Li Chenghui, Wu Peng, Hou Xiandeng
Key Lab of Green Chemistry and Technology of Ministry of Education, College of Chemistry, and Analytical & Testing Center, Sichuan University, Chengdu 610064, China.
Nanoscale. 2016 Feb 21;8(7):4291-8. doi: 10.1039/c5nr09130f.

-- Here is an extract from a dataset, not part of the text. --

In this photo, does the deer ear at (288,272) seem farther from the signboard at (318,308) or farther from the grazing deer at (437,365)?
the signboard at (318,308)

Information extraction from nano-bio-systems is crucial for understanding their inner molecular level interactions and can help in the development of multidimensional/multimodal sensing devices to realize novel or expanded functionalities. The intrinsic fluorescence (IF) of proteins has long been considered as an effective tool for studying protein structures and dynamics, but not for protein recognition analysis partially because it generally contributes to the fluorescence background in bioanalysis. Here we explored the use of IF as the fourth channel optical input for a multidimensional optosensing device, together with the triple-channel optical output of Mn-doped ZnS QDs (fluorescence from ZnS host, phosphorescence from Mn(2+) dopant, and Rayleigh light scattering from the QDs), to dramatically improve the protein recognition and discrimination resolution. To further increase the cross-reactivity of the multidimensional optosensing device, plasma modification of proteins was explored to enhance the IF difference as well as their interactions with Mn-doped ZnS QDs. Such a sensor device was demonstrated for highly discriminative and precise identification of proteins in human serum and urine samples, and for cancer and normal cells as well.
从纳米生物系统中提取信息对于理解其内部分子水平的相互作用至关重要,并且有助于开发多维/多模态传感设备以实现新颖或扩展的功能。蛋白质的固有荧光(IF)长期以来一直被视为研究蛋白质结构和动力学的有效工具,但不适用于蛋白质识别分析,部分原因是它通常会在生物分析中形成荧光背景。在此,我们探索将IF用作多维光传感设备的第四通道光学输入,与掺锰硫化锌量子点的三通道光学输出(硫化锌主体的荧光、锰(2+)掺杂剂的磷光以及量子点的瑞利光散射)相结合,以显著提高蛋白质识别和区分分辨率。为了进一步提高多维光传感设备的交叉反应性,研究了对蛋白质进行等离子体修饰,以增强IF差异以及它们与掺锰硫化锌量子点的相互作用。这种传感设备被证明可用于高度区分和精确识别血清和尿液样本中的蛋白质,以及癌细胞和正常细胞。